§ **記述課題**:
1. 『ベルリン・天使の詩』の感想文について、次の (a)〜(c) が本文の内容と一致するかを「はい」か「いいえ」で答え、判断の根拠となる本文の語句をそのまま引用してください。(a) ヒロインはサーカスの空中ブランコ乗りである。(b) 見終わった後に思い出されるのは、色彩豊かな場面ばかりである。(c) カシエルが見つめ続けるのは、ライブハウスに集う人々である。
2. 『ベルリン・天使の詩』の感想文を、最後の文の後から書き継いでください。

§ **抜粋**:
『ベルリン・天使の詩』

ベルリン・天使の詩 デジタルニューマスター版 [DVD]

ベルリン・天使の詩 デジタルニューマスター版 [DVD]

 さるお方が大好きだと言っていたので、挑戦してみました。
 ストーリーとかセリフとか言語で表現しやすい部分よりも、絵と雰囲気がぶっちぎりに佳くて…これは…言葉では感想書きにくいですね…
 つーか言葉を費やして説明して人に勧めるより、「良かったから!観てよ!貸すから!」がいちばん効果的なんじゃないか。そんな感じの映画だと思いました。


 ヒロインがサーカスの空中ブランコ乗りなので、それで例えますならば。
 わたくし、空中ブランコとは、キビキビしたアクロバットを楽しむものだと思っていました。
 その認識は間違っていたのかも知れません。
 この映画での空中ブランコは、静と動では、静の方が強い印象を残します。
 空中でのあやういバランスのもとでの人体のラインの美しさを楽しむモノだとすると、空中ブランコとはたいそうエロい出し物なのかも知れません。
 万事がこういう調子で、見終わった今、思い出されるのは、モノクロームの動きの少ない場面ばかりです。
 上のモットーと正反対のことを言いますが、色彩豊かでアクロバチックで火薬がどっかんどっかんしている刺激の強い映像だけがまぶたの裏に焼き付けられる訳ではないことだなあ。


 観ていて思ったのは、ベルリンの壁があったころのベルリンって、こういう所だったのかなあ、と。
 主人公・天使ダニエルに「出会う」前のヒロインの憂鬱と孤独には、時代の空気も色濃く含まれているのでしょうか。
 過去の歴史は未だに精算されず、人々はみな将来の不安に押しつぶされて陰鬱で、虚しさを噛みしめていて、家族がいても、孤独。
 元気にるんるんしている人はほとんど出てこない。子供ぐらいかなあ。
 ライブハウスに集う人々は全員サイコパスに見えちゃって、うひょーと思いました。
 特に男性。ドイツ人らしい薄い肉付きの骨張った顔、眉のすぐ下の落ちくぼんだ眼窩の奥の冷たい色の鋭い瞳を瞬きもせず見開いていて。怖いよ。冷戦末期のベルリンって、こういう所だったのか…
 主人公の相棒・カシエルが見つめ続けるのは、歴史を語り継ぎたいと熱望し、焦燥し、老躯に鞭打って東西分割前のベルリンの面影を探す老人。ナチスの時代を舞台にした映像作品の撮影現場に集う人々。

§ **表示データ**:
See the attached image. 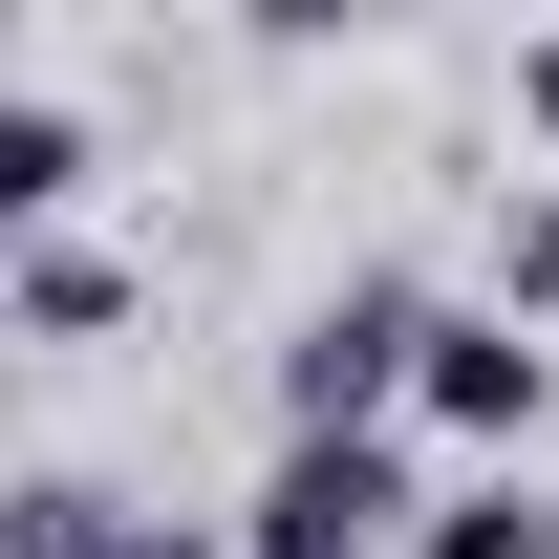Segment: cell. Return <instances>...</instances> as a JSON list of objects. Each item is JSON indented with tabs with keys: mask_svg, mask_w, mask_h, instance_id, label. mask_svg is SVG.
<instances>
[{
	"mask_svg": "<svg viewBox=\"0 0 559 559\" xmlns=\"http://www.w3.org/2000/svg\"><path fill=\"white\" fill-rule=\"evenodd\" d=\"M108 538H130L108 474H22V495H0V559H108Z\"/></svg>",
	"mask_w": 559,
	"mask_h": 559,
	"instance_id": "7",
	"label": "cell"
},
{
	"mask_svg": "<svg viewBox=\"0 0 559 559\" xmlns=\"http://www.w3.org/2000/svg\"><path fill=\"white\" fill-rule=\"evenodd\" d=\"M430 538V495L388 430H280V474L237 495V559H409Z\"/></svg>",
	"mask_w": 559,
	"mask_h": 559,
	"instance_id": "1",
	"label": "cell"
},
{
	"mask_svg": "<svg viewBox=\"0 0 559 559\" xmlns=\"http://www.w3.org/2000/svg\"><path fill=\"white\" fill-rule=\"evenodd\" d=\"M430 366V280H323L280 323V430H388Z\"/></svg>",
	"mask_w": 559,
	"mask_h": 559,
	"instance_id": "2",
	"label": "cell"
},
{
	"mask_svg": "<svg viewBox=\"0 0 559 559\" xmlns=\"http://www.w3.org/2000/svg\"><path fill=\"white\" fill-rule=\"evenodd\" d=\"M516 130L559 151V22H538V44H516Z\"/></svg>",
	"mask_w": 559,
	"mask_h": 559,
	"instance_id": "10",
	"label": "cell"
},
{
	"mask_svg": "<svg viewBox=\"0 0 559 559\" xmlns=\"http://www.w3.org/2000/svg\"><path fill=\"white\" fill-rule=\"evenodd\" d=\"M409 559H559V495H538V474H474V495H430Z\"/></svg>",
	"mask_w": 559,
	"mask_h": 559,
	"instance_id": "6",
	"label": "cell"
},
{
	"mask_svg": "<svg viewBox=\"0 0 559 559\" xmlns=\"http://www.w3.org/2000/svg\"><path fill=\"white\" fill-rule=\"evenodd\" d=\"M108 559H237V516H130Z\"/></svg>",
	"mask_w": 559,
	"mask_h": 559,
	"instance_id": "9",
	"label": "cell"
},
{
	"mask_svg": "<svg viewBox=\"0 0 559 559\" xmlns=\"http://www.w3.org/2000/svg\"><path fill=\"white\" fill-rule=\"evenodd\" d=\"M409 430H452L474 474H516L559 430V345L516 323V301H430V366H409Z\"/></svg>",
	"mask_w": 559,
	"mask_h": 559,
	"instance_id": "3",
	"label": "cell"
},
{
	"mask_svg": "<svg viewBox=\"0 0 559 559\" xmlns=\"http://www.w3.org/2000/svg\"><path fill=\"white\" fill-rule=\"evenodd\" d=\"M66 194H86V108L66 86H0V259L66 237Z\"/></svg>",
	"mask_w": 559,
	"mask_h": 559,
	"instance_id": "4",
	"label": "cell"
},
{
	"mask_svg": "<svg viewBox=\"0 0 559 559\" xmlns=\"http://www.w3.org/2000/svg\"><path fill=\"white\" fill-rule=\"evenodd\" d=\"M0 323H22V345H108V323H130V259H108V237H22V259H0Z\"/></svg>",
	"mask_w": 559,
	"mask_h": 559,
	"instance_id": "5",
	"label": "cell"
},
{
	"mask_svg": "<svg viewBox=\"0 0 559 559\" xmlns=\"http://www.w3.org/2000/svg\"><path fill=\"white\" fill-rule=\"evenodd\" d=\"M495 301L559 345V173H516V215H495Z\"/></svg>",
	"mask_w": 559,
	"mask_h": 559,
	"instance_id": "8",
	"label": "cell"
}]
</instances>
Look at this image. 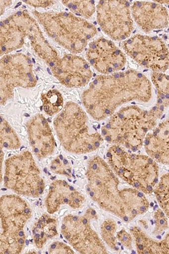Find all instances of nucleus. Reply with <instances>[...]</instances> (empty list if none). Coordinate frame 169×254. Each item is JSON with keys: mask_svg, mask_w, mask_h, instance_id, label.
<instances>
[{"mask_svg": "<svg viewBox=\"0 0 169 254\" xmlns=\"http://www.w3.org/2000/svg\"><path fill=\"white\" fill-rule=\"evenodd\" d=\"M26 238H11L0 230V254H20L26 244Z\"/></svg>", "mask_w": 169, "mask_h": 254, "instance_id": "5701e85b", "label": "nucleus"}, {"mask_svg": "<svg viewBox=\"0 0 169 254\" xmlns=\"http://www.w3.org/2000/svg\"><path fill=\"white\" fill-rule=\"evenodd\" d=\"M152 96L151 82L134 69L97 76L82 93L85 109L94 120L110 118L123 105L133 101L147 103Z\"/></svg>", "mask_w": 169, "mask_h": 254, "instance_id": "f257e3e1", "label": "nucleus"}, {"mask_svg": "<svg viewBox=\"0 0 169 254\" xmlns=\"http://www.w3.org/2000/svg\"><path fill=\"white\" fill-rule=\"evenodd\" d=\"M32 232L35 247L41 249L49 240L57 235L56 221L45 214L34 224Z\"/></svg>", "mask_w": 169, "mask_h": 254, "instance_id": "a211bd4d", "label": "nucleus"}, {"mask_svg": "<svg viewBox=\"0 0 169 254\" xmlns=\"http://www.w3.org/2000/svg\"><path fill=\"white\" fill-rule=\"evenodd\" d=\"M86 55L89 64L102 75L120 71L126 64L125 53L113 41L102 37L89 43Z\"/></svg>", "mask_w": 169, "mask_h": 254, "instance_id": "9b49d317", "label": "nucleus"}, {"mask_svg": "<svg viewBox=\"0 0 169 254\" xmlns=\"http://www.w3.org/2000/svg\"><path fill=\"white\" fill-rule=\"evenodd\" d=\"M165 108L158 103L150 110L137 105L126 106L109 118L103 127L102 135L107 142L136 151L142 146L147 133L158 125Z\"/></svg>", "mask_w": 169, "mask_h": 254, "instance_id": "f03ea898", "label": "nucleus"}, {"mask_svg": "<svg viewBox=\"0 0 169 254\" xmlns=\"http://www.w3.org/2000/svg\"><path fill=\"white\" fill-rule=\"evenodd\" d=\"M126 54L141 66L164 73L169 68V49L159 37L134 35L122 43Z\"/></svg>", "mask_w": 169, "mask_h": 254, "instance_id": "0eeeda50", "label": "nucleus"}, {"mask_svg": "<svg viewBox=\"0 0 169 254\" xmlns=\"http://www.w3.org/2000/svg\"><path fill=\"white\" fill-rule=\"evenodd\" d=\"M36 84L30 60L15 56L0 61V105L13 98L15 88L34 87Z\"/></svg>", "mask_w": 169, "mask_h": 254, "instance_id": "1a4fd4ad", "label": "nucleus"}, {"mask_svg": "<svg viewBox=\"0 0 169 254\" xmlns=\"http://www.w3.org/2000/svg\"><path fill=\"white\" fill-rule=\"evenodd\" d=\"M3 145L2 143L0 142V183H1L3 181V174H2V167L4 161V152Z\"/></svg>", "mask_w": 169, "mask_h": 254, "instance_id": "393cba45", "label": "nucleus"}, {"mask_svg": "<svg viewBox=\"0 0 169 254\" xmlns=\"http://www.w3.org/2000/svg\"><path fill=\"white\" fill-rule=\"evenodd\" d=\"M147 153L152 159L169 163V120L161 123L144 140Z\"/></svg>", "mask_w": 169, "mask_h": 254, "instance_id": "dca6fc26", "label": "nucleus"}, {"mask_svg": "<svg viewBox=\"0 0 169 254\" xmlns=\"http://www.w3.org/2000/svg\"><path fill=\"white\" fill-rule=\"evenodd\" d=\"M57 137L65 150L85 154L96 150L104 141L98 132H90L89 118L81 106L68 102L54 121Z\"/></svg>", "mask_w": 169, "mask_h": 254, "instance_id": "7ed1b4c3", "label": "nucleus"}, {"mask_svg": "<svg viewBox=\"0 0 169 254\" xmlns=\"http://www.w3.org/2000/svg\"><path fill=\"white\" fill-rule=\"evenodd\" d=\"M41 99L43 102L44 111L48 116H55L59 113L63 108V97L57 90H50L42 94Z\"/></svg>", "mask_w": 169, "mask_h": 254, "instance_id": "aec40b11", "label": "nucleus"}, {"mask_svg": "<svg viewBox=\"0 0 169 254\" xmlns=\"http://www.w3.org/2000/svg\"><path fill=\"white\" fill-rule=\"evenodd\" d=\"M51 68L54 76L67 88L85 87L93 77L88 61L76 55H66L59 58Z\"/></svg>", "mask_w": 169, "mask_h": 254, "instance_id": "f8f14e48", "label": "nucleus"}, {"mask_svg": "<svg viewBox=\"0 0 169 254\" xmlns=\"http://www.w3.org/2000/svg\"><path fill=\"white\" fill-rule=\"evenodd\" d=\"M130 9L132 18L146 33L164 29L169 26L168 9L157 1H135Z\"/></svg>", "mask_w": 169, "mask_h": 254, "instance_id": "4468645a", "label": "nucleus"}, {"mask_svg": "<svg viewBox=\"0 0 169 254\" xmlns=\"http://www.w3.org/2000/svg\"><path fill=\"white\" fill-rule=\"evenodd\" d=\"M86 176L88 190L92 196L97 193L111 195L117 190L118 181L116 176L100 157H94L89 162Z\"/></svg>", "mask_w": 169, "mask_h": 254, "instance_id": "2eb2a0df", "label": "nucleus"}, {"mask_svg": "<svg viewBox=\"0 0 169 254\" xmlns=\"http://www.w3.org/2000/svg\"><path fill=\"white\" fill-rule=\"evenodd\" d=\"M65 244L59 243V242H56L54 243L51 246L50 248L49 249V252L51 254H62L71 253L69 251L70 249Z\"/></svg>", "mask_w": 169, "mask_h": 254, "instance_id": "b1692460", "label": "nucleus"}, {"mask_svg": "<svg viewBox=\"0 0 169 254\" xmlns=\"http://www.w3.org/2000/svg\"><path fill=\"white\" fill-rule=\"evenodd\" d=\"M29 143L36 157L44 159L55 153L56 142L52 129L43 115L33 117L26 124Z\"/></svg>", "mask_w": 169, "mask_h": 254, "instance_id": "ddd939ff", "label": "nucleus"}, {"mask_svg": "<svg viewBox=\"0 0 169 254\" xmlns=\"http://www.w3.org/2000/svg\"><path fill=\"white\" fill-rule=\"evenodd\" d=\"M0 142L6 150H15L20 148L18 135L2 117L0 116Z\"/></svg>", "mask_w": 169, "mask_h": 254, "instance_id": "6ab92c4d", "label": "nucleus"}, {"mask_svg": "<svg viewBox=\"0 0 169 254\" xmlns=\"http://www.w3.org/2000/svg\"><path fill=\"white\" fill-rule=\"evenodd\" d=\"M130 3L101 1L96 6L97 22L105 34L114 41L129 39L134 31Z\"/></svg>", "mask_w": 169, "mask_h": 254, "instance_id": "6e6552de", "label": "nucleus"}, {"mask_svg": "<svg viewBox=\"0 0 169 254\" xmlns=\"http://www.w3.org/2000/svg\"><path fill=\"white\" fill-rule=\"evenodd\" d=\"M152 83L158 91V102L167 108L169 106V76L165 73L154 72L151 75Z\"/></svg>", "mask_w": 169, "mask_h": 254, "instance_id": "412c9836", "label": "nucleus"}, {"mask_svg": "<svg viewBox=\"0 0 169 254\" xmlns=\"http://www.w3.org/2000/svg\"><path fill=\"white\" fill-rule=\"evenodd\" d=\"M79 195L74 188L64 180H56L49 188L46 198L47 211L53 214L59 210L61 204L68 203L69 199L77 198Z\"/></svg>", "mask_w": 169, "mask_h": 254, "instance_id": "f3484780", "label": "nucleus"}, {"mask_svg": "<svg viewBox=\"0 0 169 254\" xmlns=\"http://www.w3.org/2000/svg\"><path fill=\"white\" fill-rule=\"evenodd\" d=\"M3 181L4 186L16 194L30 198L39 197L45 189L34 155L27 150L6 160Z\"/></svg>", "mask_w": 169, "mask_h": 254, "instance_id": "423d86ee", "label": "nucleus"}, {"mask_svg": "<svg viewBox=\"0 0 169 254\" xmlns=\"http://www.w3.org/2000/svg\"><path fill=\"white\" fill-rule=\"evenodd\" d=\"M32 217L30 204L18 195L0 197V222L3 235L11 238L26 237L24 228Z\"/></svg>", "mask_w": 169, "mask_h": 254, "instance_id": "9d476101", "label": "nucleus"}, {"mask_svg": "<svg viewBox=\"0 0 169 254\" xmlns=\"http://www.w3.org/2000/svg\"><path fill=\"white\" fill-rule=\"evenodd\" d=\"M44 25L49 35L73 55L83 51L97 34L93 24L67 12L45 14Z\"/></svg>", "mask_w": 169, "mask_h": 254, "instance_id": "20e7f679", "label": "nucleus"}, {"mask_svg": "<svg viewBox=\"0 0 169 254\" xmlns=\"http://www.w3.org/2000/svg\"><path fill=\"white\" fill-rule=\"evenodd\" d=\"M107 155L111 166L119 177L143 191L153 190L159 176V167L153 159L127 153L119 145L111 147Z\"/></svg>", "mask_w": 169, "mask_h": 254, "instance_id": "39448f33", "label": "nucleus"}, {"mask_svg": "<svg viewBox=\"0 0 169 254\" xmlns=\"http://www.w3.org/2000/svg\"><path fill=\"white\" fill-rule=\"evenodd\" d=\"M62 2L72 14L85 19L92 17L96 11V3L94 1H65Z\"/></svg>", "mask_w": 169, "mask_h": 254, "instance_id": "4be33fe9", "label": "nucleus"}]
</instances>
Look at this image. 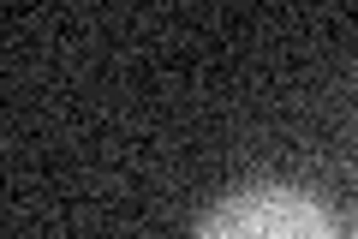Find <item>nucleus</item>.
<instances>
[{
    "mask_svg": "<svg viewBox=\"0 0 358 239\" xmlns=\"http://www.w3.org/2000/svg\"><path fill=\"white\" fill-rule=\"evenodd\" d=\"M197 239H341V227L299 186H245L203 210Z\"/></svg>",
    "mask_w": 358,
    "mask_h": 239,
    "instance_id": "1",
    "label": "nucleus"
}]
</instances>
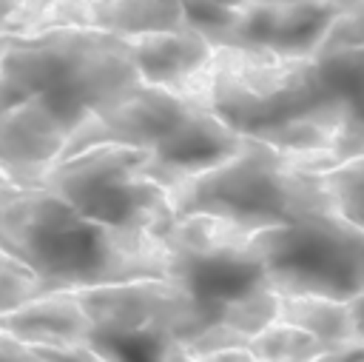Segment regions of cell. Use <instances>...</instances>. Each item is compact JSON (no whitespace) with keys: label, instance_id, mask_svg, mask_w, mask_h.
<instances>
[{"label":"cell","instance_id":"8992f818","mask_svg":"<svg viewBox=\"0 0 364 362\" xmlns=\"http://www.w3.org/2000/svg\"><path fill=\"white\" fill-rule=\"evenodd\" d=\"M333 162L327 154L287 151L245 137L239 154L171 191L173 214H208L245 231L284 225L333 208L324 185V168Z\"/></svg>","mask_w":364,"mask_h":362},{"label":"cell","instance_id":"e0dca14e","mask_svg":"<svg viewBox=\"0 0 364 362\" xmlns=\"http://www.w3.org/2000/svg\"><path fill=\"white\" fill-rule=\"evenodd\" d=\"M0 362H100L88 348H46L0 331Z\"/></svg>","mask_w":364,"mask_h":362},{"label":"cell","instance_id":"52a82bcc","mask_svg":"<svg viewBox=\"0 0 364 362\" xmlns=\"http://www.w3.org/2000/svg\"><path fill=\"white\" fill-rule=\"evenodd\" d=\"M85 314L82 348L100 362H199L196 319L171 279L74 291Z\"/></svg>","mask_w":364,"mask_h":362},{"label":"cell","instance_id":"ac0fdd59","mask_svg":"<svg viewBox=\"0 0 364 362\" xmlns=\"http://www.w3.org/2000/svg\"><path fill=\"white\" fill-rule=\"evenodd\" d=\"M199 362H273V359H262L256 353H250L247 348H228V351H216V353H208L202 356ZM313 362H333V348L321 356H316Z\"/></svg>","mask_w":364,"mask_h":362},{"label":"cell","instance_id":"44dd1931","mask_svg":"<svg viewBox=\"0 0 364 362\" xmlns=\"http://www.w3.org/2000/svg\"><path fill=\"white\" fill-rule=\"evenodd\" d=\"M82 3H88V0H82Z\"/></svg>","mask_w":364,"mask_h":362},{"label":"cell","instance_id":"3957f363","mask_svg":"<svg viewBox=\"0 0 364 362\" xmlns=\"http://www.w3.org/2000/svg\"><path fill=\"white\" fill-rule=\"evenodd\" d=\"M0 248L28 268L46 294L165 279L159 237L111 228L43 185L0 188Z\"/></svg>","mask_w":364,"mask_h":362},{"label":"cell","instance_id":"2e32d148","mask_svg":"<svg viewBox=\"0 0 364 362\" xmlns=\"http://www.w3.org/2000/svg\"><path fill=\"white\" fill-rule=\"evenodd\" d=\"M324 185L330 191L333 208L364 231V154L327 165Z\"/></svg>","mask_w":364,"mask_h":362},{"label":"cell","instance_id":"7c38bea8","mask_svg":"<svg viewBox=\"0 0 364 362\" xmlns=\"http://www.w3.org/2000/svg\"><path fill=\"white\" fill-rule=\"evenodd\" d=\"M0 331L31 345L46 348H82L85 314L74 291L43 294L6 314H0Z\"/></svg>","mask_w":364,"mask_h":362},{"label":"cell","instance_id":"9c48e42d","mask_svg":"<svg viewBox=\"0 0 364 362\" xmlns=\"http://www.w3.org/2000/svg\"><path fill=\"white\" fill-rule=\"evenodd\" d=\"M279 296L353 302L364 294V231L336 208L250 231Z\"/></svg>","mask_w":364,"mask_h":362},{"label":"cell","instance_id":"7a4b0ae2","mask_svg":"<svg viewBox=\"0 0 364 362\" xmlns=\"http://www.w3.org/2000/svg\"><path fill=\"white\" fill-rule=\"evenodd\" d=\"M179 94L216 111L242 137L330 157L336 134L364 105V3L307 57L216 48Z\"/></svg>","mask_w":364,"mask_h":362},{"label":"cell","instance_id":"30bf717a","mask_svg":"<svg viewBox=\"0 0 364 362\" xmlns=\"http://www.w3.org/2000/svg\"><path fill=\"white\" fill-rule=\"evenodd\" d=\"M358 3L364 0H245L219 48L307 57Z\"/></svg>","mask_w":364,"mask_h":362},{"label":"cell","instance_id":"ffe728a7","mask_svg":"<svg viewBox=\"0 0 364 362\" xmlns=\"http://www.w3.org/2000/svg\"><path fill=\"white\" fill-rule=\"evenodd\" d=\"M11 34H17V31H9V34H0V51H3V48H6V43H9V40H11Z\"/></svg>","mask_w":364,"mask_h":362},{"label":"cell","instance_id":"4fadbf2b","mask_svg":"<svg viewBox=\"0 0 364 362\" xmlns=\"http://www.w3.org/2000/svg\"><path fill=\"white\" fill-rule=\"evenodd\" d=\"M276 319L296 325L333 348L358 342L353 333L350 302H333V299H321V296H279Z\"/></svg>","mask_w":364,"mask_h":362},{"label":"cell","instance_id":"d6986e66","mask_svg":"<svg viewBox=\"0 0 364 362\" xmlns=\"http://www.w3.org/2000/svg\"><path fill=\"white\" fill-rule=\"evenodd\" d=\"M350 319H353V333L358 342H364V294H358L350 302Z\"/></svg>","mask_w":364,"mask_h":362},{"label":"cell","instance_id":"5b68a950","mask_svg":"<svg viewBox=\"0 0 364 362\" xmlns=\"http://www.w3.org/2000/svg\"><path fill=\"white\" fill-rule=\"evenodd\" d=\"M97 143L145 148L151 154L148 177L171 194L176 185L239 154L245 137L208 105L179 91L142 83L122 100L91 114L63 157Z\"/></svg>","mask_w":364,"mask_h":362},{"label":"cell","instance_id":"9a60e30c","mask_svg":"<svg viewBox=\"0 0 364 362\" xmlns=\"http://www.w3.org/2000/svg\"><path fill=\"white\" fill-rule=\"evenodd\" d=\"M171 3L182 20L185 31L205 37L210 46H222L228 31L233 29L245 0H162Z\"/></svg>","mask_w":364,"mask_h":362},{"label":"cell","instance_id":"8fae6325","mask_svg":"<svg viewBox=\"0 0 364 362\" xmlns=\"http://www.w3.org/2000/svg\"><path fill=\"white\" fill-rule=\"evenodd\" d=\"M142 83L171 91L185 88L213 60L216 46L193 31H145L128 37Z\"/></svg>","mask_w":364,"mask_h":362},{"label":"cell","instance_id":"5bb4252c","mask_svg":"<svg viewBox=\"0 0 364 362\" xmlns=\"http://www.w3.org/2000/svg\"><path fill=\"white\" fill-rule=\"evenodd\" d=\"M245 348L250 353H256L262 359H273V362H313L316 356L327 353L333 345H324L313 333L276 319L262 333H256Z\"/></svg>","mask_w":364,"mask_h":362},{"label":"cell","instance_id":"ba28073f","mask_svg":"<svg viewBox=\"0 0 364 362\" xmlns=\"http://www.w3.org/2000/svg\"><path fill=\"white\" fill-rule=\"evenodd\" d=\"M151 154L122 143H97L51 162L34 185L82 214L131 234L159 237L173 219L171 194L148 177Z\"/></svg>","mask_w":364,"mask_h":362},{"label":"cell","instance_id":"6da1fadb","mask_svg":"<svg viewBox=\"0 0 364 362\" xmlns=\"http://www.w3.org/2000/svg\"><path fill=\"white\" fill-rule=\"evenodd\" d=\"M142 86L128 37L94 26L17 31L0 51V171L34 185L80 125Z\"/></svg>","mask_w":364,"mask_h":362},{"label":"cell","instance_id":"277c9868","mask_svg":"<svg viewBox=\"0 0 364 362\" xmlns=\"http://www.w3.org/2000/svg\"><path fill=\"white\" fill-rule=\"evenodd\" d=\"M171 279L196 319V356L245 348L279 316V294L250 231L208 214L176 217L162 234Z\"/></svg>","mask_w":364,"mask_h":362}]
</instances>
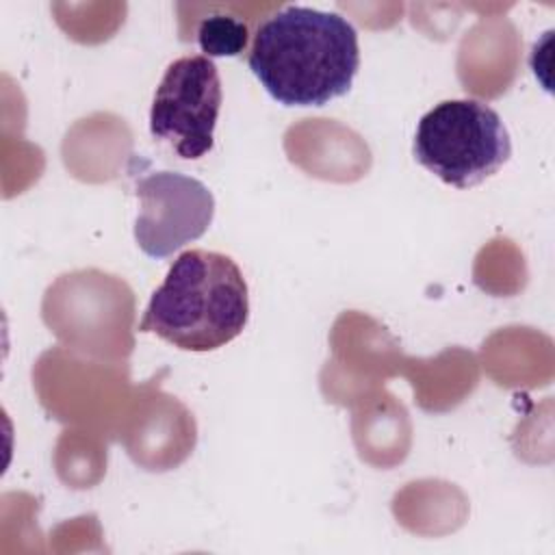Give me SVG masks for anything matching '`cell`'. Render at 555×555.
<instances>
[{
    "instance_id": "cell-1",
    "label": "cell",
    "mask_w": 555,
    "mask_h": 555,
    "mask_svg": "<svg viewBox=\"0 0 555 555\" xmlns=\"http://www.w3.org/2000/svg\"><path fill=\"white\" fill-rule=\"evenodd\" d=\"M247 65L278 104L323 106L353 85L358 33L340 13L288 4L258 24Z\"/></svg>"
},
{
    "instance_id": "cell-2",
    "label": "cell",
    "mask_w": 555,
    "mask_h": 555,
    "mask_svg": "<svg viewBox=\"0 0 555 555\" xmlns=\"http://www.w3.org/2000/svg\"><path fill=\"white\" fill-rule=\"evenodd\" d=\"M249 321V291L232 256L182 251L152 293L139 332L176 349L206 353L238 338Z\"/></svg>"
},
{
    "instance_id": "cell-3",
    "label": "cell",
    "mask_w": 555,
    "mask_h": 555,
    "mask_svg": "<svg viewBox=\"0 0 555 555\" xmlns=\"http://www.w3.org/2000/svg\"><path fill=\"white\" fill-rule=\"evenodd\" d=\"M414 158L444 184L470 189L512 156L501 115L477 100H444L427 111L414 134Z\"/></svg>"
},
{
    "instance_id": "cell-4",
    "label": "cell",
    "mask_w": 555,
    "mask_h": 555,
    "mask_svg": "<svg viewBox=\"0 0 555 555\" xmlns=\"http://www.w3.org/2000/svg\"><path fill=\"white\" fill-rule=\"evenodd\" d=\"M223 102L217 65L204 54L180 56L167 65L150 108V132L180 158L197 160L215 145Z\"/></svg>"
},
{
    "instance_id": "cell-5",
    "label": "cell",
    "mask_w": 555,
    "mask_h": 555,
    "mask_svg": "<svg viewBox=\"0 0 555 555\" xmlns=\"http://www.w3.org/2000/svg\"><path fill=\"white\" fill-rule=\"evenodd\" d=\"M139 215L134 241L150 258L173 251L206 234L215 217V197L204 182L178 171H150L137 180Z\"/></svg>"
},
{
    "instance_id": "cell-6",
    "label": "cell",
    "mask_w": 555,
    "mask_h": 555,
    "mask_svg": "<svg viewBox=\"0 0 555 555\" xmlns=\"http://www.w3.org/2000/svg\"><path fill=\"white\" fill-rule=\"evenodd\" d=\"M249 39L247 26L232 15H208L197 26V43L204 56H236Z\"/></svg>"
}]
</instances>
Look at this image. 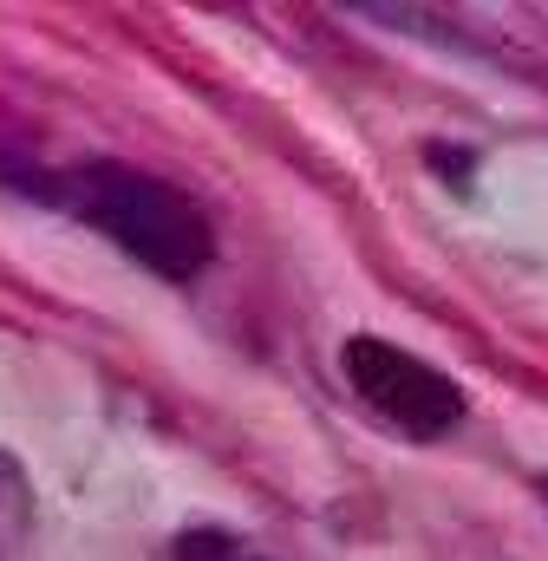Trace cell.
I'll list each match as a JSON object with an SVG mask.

§ **課題の解答**:
1.
(a) はい:「ヒロインがサーカスの空中ブランコ乗りなので」
(b) いいえ:「思い出されるのは、モノクロームの動きの少ない場面ばかりです」
(c) いいえ:「カシエルが見つめ続けるのは、歴史を語り継ぎたいと熱望し、焦燥し、老躯に鞭打って東西分割前のベルリンの面影を探す老人」

2.
 個人的には、カシエルの観察対象のセレクトの方が渋くて好きだと思いました。


 いっしょに続編のディスクも入手しました。
 これによると、このあと数年でベルリンの壁崩壊らしいですね。
 なんかこう、「天使を辞めて人間になる」と聞くととてもロマンティックなのですが、住所不定・戸籍なし保険証なし職歴なし・所持金200マルク(クラスが変わったので装備できなくなった鎧を売った)の、ちょっと挙動不審な中年男性になっちゃった主人公(クラスチェンジのペナルティなのか?)と、そんな主人公と一緒になったヒロインが、時代の変わり目で苦労してないか心配で心配で仕方がありません。


 こういう所ばかり気になる自分は、この映画の価値を本当には分かってないと思います。


 この後、缶ビールをもう一本開けて『ヒトラー最期の12日間』を見てしまった(あんまり口直しにならなかった)ので、とても眠いです。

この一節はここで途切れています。